» **Task description**
Where a record contains a picture, omit the picture and repeat the rest exactly.

Image-caption web data:
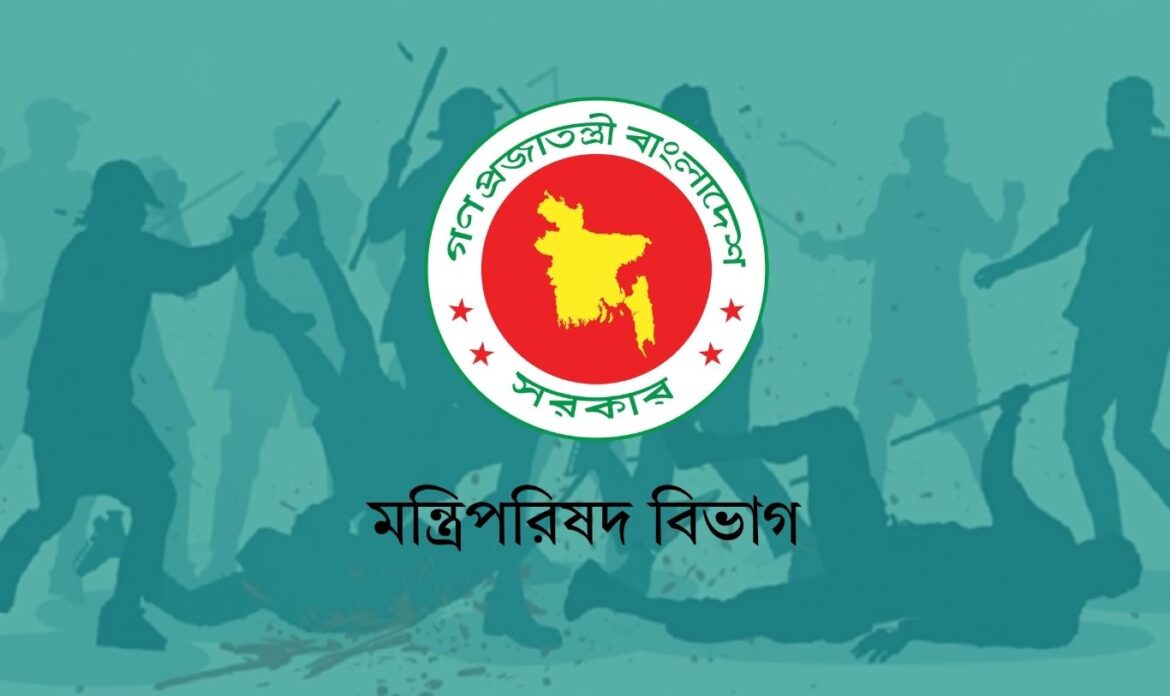 মন্ত্রিপরিষদ বিভাগ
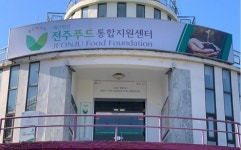 전주푸드통합지원센터,  전주푸드마켓 홈페이지 재오픈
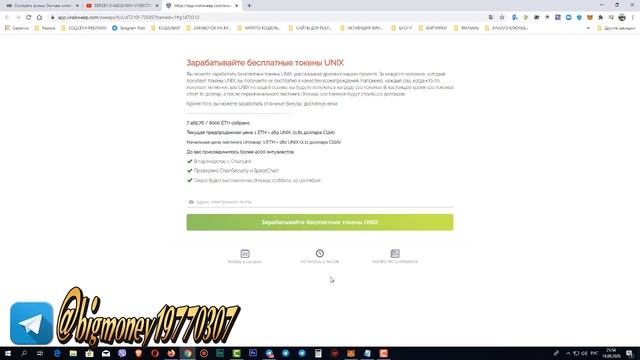 ПОЛУЧИ МОНЕТЫ UNIX ОСТАЛОСЬ 9 ЧАСОВ смотреть онлайн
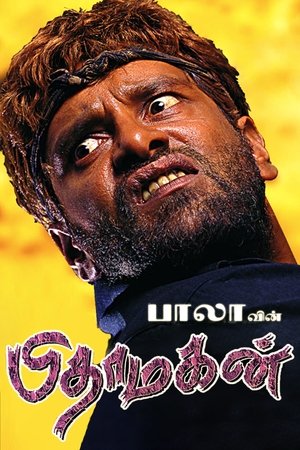 Сын Бога (фильм, 2003)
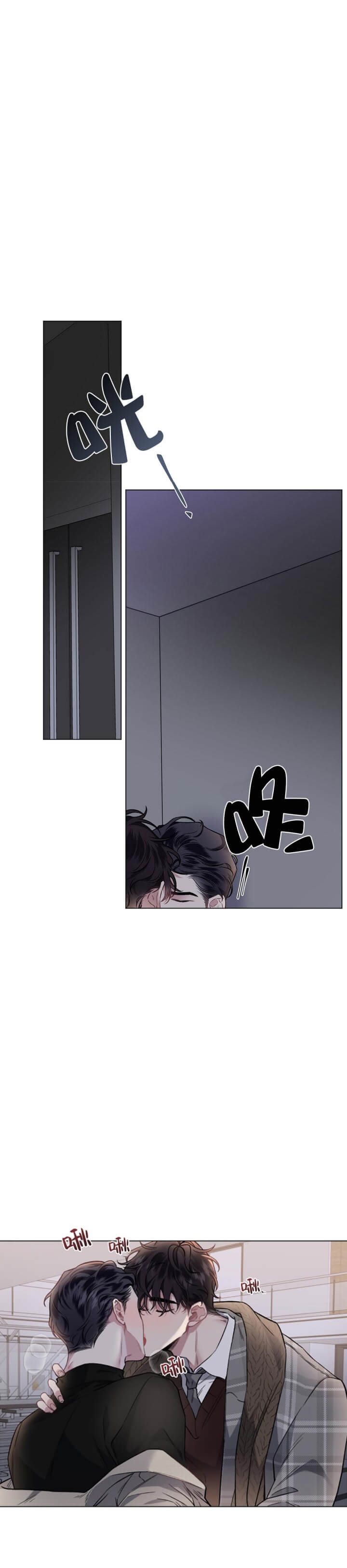 单恋主要讲了什么漫画,第89话1图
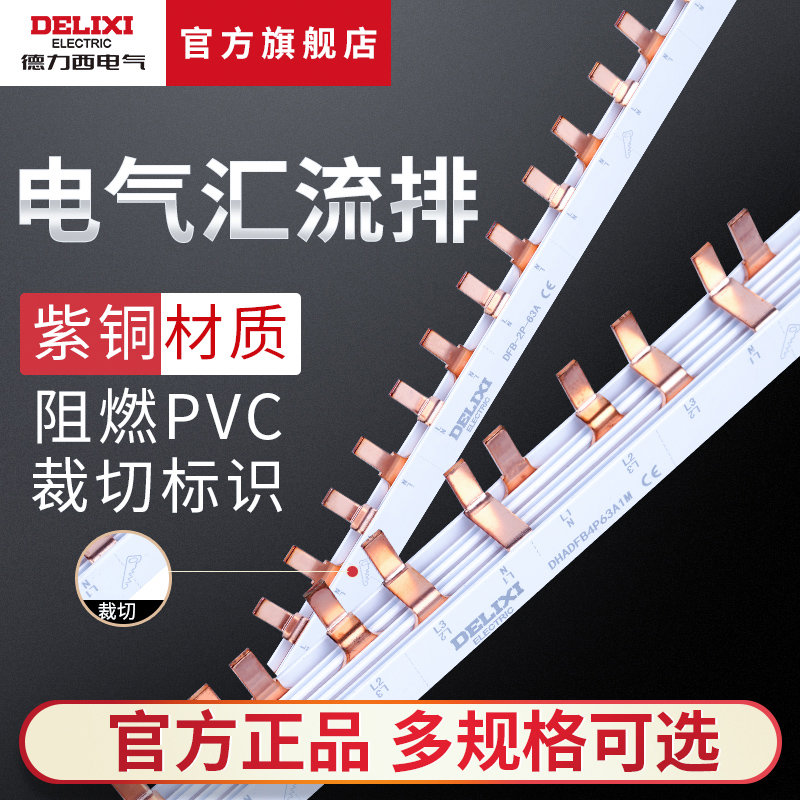 汇流排2P空气开关铜排1P漏电接线端子导流排连接片条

» **Reply**
 মন্ত্রিপরিষদ বিভাগ
 전주푸드통합지원센터,  전주푸드마켓 홈페이지 재오픈
 ПОЛУЧИ МОНЕТЫ UNIX ОСТАЛОСЬ 9 ЧАСОВ смотреть онлайн
 Сын Бога (фильм, 2003)
 单恋主要讲了什么漫画,第89话1图
 汇流排2P空气开关铜排1P漏电接线端子导流排连接片条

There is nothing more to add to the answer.